### Action item
Beginning with the line containing "order: Rodentia", give every line again exactly as it is, ending with the last line of the entries.

### Stored data
-- Opening Marker --

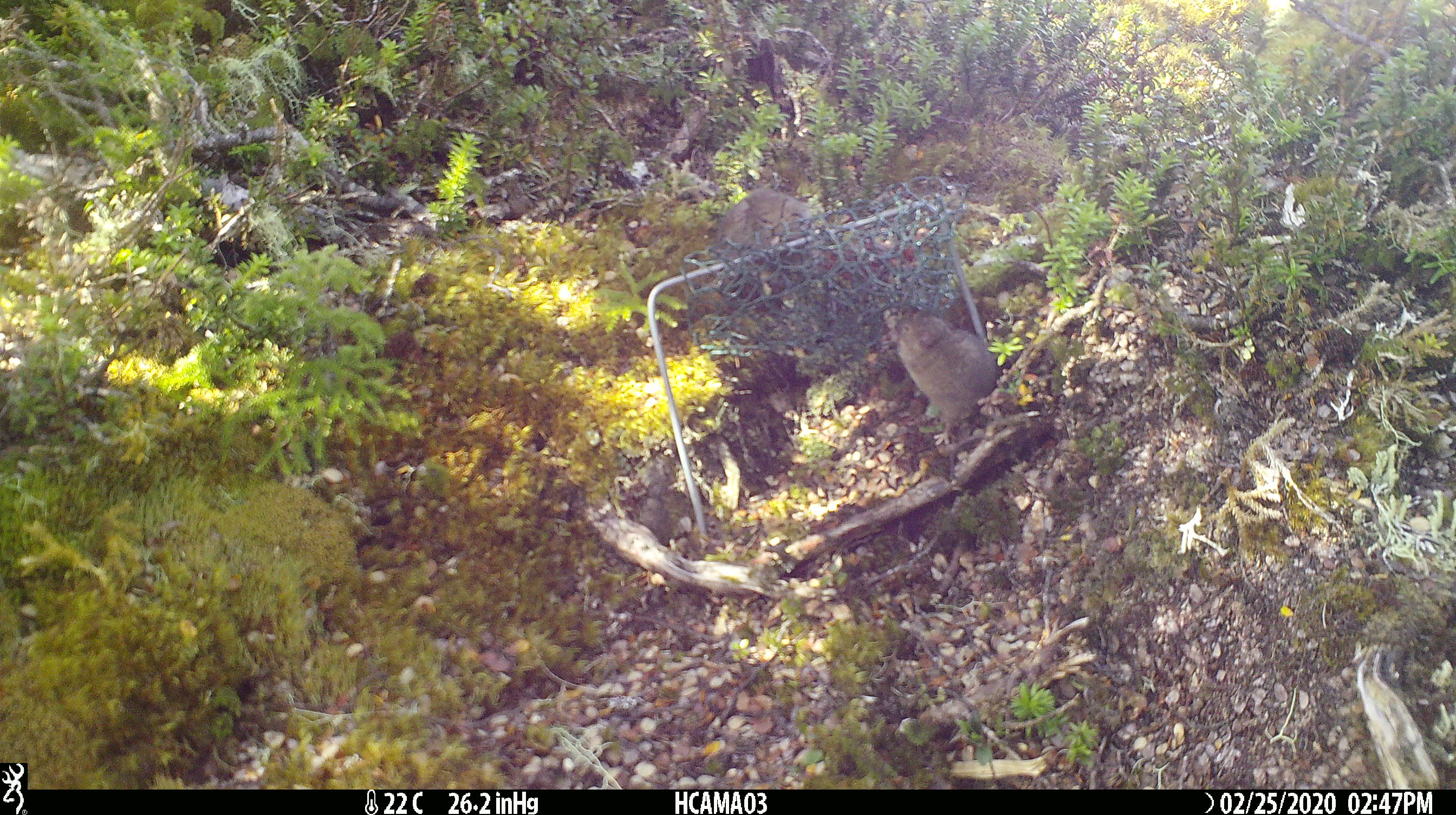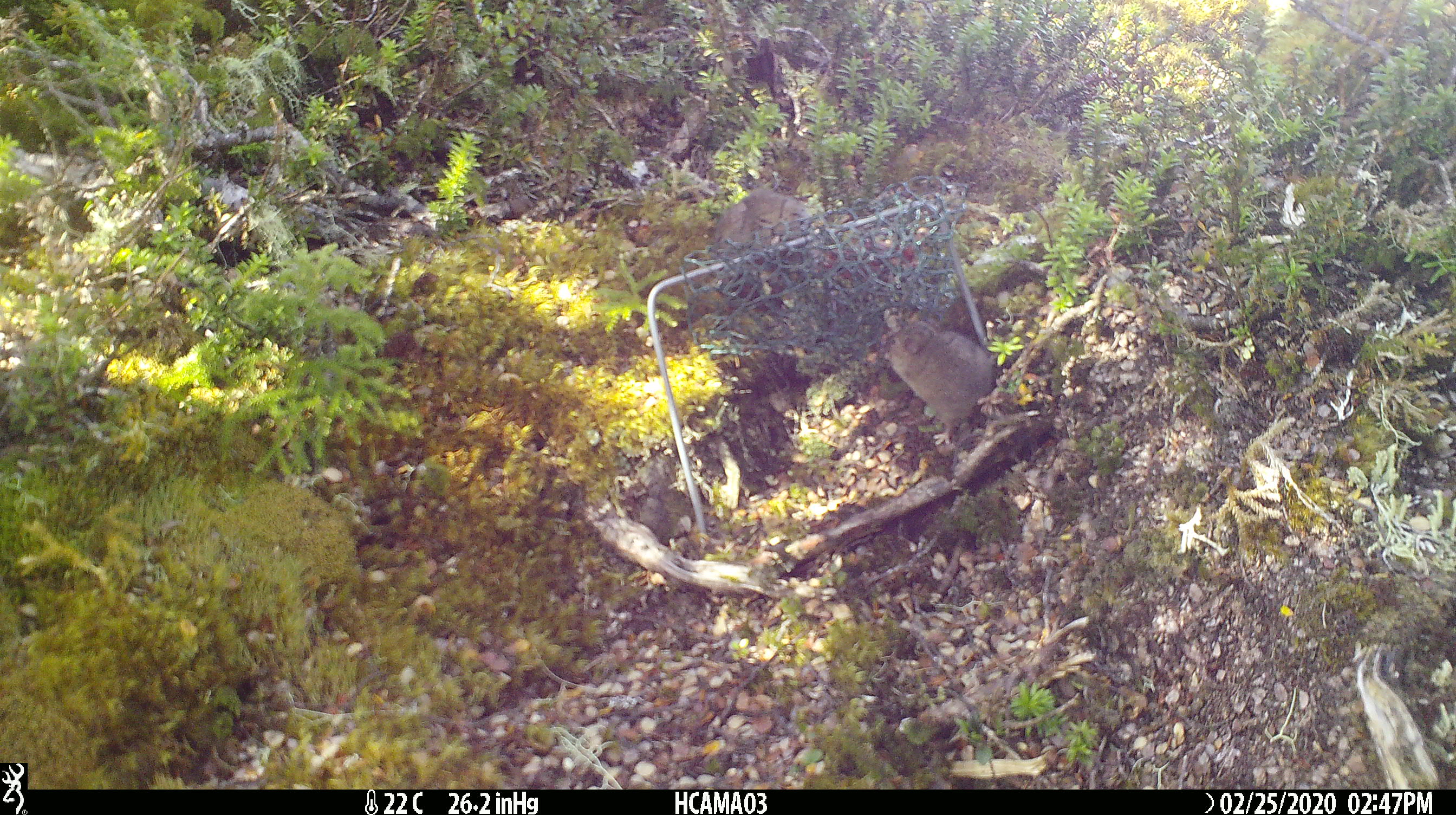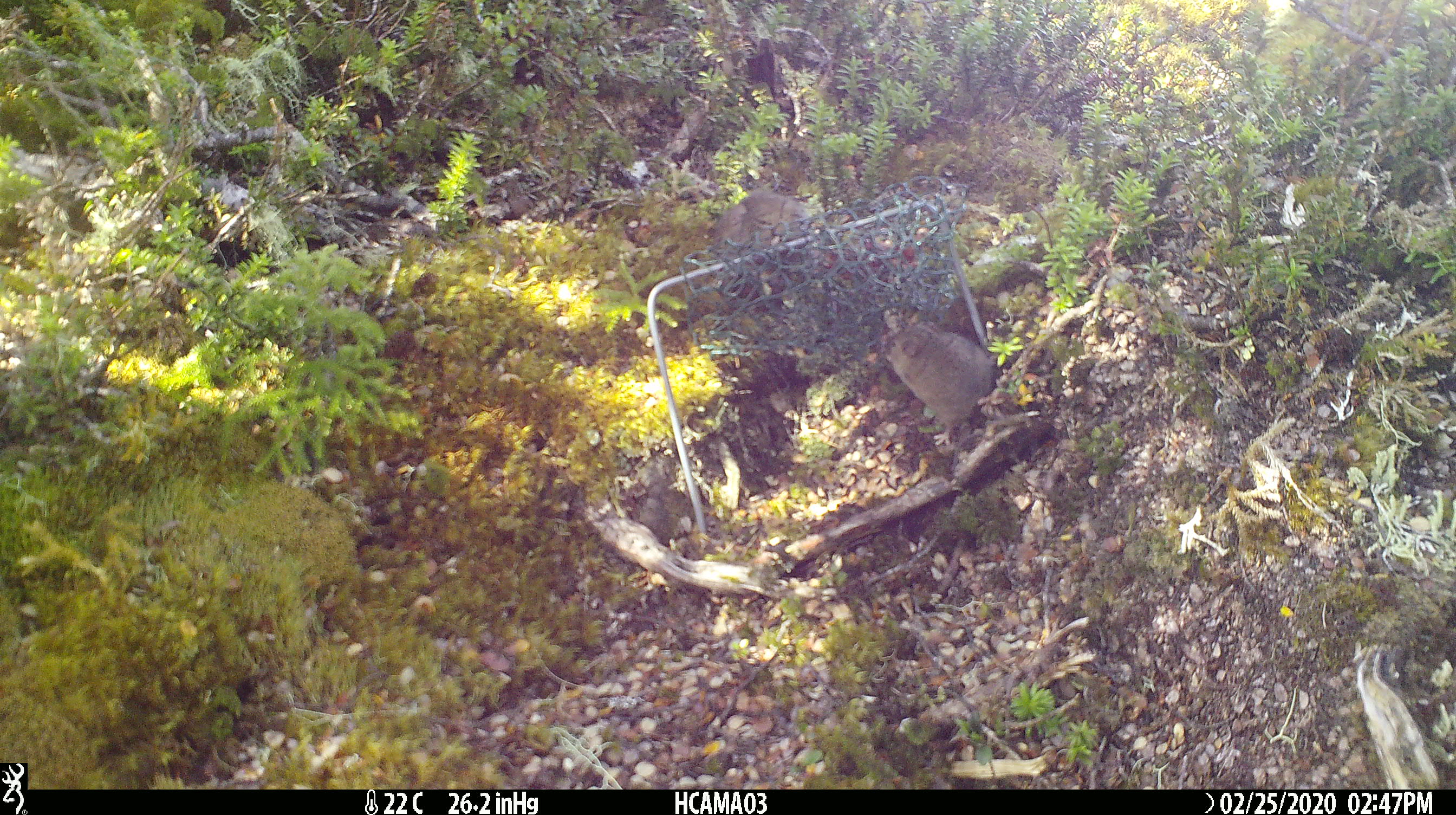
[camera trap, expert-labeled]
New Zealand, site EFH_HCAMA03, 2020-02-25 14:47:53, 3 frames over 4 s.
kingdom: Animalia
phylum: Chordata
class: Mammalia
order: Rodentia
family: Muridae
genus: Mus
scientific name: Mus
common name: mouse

-- Closing Marker --

### Exercise result
order: Rodentia
family: Muridae
genus: Mus
scientific name: Mus
common name: mouse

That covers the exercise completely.